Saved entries
•••••
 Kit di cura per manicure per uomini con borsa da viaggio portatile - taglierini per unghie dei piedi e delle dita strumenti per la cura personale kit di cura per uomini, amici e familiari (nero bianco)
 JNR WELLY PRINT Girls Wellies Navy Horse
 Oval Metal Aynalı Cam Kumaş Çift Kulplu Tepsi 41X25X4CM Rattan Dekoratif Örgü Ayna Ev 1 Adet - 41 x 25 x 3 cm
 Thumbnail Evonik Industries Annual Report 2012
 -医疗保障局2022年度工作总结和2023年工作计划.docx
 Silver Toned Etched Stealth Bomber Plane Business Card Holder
•••••
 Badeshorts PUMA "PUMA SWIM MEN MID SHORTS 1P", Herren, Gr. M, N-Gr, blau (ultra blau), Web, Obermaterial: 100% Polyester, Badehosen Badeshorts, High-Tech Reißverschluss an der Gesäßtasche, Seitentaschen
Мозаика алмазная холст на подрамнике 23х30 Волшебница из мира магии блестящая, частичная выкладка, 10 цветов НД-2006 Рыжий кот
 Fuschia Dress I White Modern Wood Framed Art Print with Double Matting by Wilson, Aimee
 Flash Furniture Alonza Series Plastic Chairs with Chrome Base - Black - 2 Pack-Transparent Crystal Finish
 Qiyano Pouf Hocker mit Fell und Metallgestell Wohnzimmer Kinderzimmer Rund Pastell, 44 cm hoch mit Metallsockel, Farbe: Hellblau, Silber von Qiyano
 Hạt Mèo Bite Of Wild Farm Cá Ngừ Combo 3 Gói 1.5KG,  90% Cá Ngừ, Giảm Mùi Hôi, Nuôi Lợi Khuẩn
•••••
Return word for word the lines above from the line with "Oval Metal Aynalı" to the line with "Silver Toned Etched", including both and leaving out all others.

 Oval Metal Aynalı Cam Kumaş Çift Kulplu Tepsi 41X25X4CM Rattan Dekoratif Örgü Ayna Ev 1 Adet - 41 x 25 x 3 cm
 Thumbnail Evonik Industries Annual Report 2012
 -医疗保障局2022年度工作总结和2023年工作计划.docx
 Silver Toned Etched Stealth Bomber Plane Business Card Holder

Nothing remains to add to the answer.